Word for word, retype the lines from the one containing "Surfer smoothly riding down a wave" to the one containing "Archivo - Una" below, keeping both end lines and dropping the pictures.

- Data supplied:
=== Section Start ===
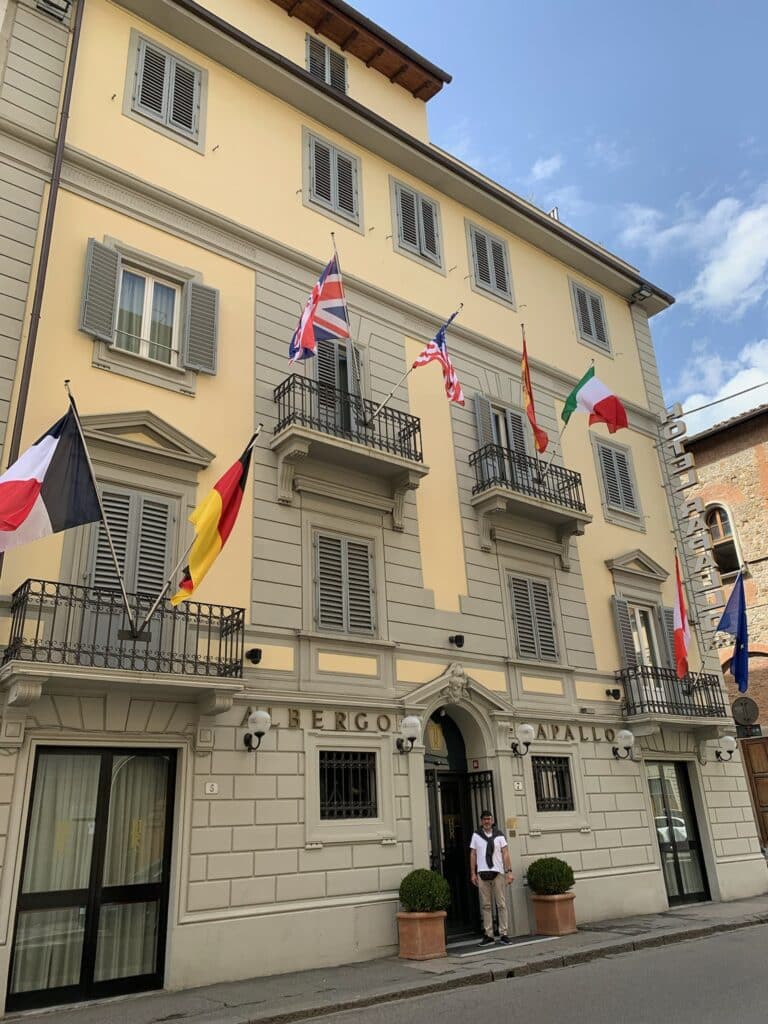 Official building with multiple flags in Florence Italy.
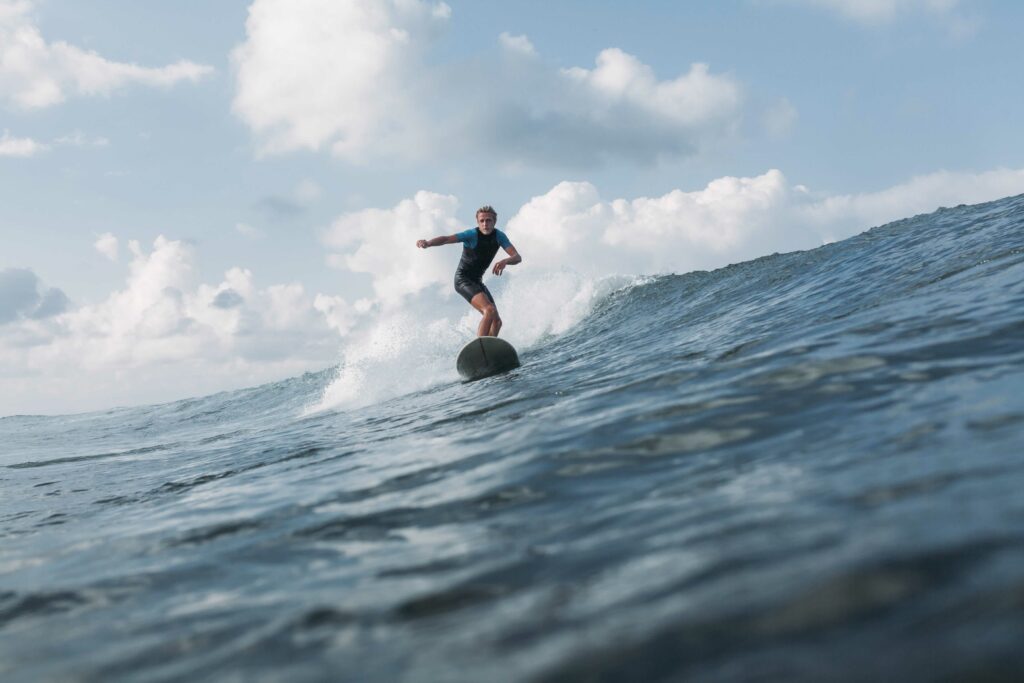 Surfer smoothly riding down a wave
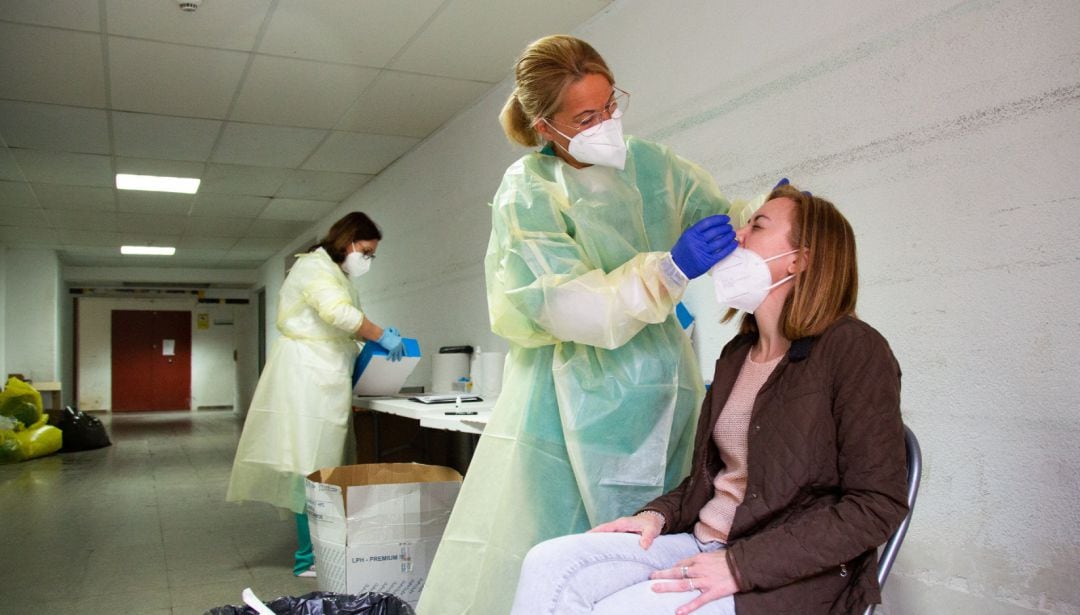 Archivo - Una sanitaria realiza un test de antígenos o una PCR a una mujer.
=== Section End ===
=== Section Start ===
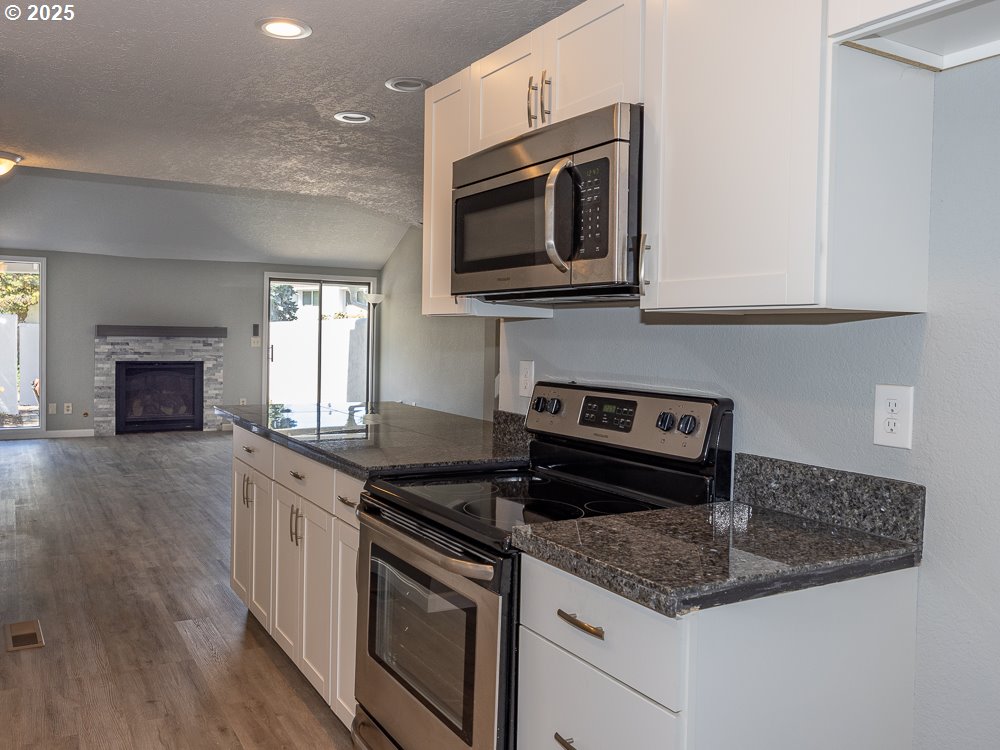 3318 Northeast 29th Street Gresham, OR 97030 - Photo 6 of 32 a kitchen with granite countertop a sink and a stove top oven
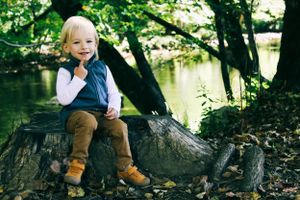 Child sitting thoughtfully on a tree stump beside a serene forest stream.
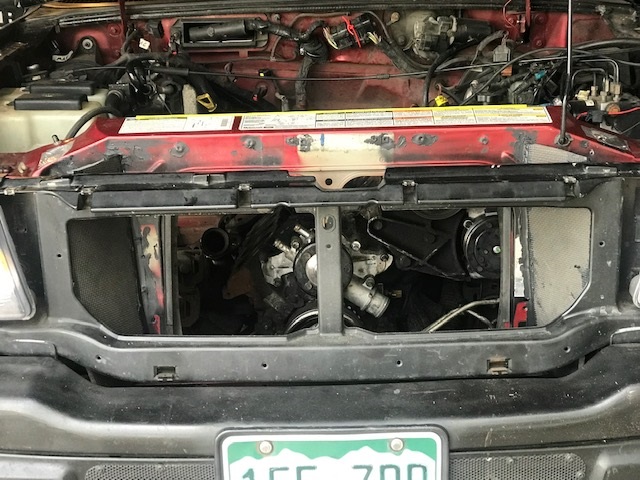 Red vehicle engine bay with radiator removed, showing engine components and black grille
=== Section End ===
=== Section Start ===
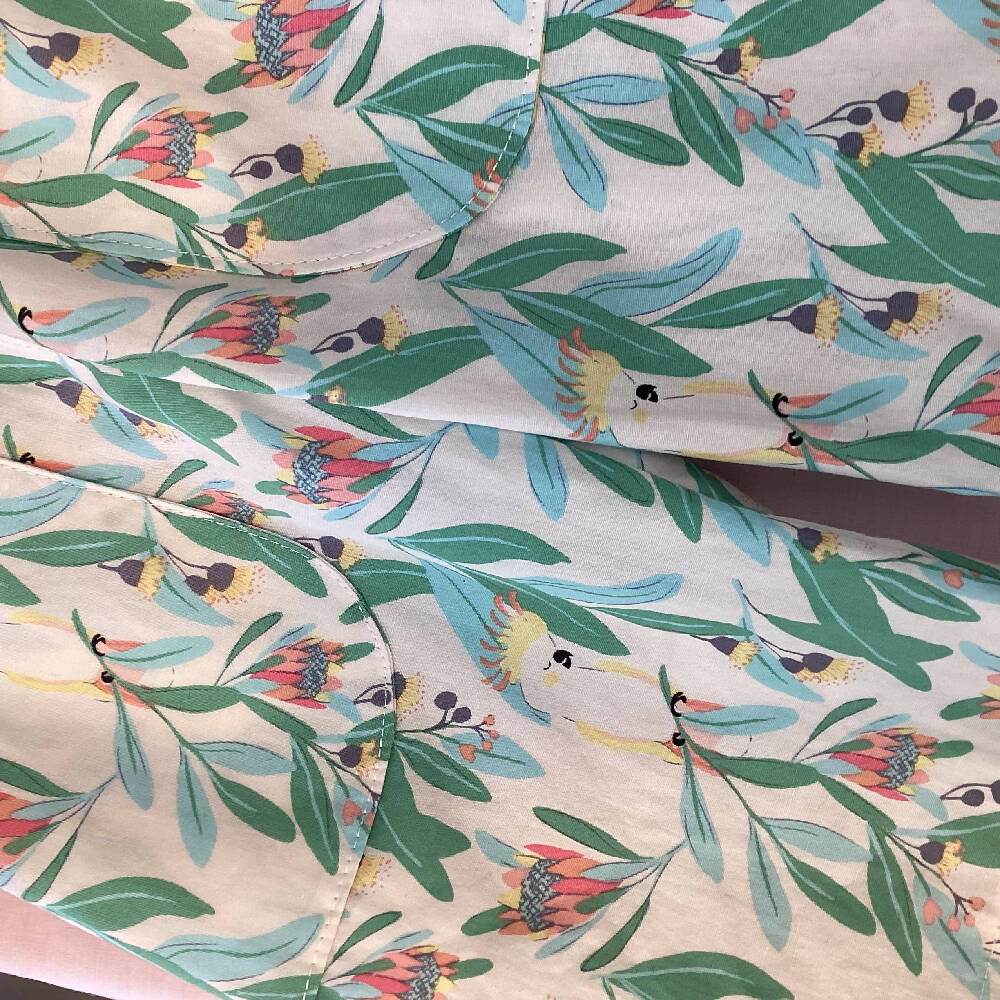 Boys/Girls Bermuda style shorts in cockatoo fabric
=== Section End ===
- Completed task:
 Surfer smoothly riding down a wave
 Archivo - Una sanitaria realiza un test de antígenos o una PCR a una mujer.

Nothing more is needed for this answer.